Das Schöne an Filmfestivals ist es, dass sie die Chance geben auch mal etwas wirklich Ausgefallenes, exzentrisches zu sehen, das wahrscheinlich nicht in den hiesigen Kinos landen wird, und hier haben wir ein Paradebeispiel. Mit Hito hat Stephen Lopez eine surreale, lustige und traurige Science-Fiction-Dystopie geschaffen. Die vierzehnjährige Protagonistin Jani wird von einer surrealen Situation in die nächste gezogen, in denen schon mal schwebende Hunde oder der titelgebende sprechende Katzenwels, der mithilfe einer Klospülung vor dem Tod am Grill bewahrt werden soll. 

Auch hier stimmt die alte Faustregel, dass Science Fiction immer eher Momentaufnahme der Realität als Zukunftsvision ist. Hito rollt einerseits dunkle Kapitel der philippinischen Geschichte neu auf, darunter auch das diktatorische Regime Ferdinand Marcos', dessen Sohn Bongbong der heutige Präsident des Landes ist, und kommentiert andererseits das aktuelle politische Klima. Lopez gibt in Interviews zu, dass die Hauptmotivation für den Film – neben seiner Liebe für Science-Fiction-Kreaturen – seine große Unzufriedenheit mit dem lückenhaften philippinischen Geschichtsunterricht ist. Dieser sei seiner Meinung nach durch reines Auswendiglernen und fehlende Einordnung geprägt, wodurch sich junge Menschen auch leichter politisch instrumentalisieren lassen.

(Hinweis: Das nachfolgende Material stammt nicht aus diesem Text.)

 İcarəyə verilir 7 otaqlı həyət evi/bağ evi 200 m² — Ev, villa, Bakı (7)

Mit dieser antifaschistischen Komödie wollte er ein Gegenmodell dazu kreieren, und das ist ihm auf sehr unterhaltsame Art gelungen.

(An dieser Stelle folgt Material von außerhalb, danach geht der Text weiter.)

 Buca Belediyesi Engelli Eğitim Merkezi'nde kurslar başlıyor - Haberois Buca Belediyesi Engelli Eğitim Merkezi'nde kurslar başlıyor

„Österreichische Fernsehgeschichte im Remix“
Farbversuchsprogramm (2022)

In kaum einem Medium steht die Technik so im Vordergrund wie im Film. In Stefanie Weberhofers Farbversuchsprogramm versucht sich die Regisseurin am Remix eines Stücks österreichischer Fernsehgeschichte. Das Archivmaterial an dem sie sich bedient ist ein an sich recht unscheinbar: ein ORF-Interview von 1969, in dem ein Techniker die Zuschauer in die Umstellung des Senders von Schwarz-Weiß- auf Farbfernsehen einführt. Weberhofer hat das ursprüngliche 35-mm-Zelluloid des Beitrages per Hand eingefärbt, sodass im Laufe des Films immer mehr Farben dazustoßen, und das auf sehr humorvolle Art und Weise. In mühevoller, filigraner Kleinarbeit wird dem Publikum ein entscheidender Moment der Mediengeschichte nähergebracht, der für uns schon längst zur Selbstverständlichkeit geworden ist. Was der Techniker heute wohl macht?  

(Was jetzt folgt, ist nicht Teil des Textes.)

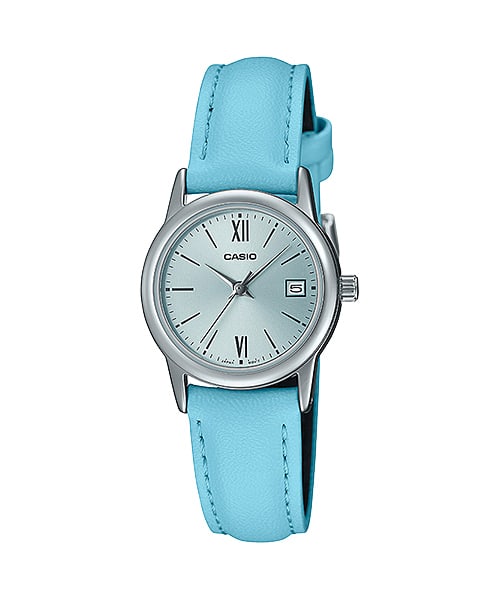 Reloj Casio LTP-V002L-2B3 original - foto 1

Vienna Shorts 2023: 1. bis 6. Juni.
Rund 340 Filme aus 58 Ländern treten in vier Wettbewerben an: FIDO (Fiction & Documentary),  AA (Animation Avantgarde), ÖW (Österreich Wettbewerb) und MUVI (Österreichischer Musikvideopreis). Sollte man einen Film verpassen, kann man sich das gesamte Programm noch bis 30. Juni online anschauen. Als Jubiläumsaktion ist der Eintritt für alle jungen Menschen unter 20 frei!
Sieben Locations: Museumsquartier (Festivalzentrale & Open Air), Blickle Kino im Belvedere 21, Stadtkino im Künstlerhaus, Österreichisches Filmmuseum, Metro Kinokulturhaus, Milieukino  sowie das Gartenbaukino für die Eröffnung. Diese startet am 1. Juni um 19 Uhr.
Im Rahmen des Musikvideo-Preises MUVI findet am 3. Juni ein Konzert der Popfest-2022-Headlinerin W1ZE statt.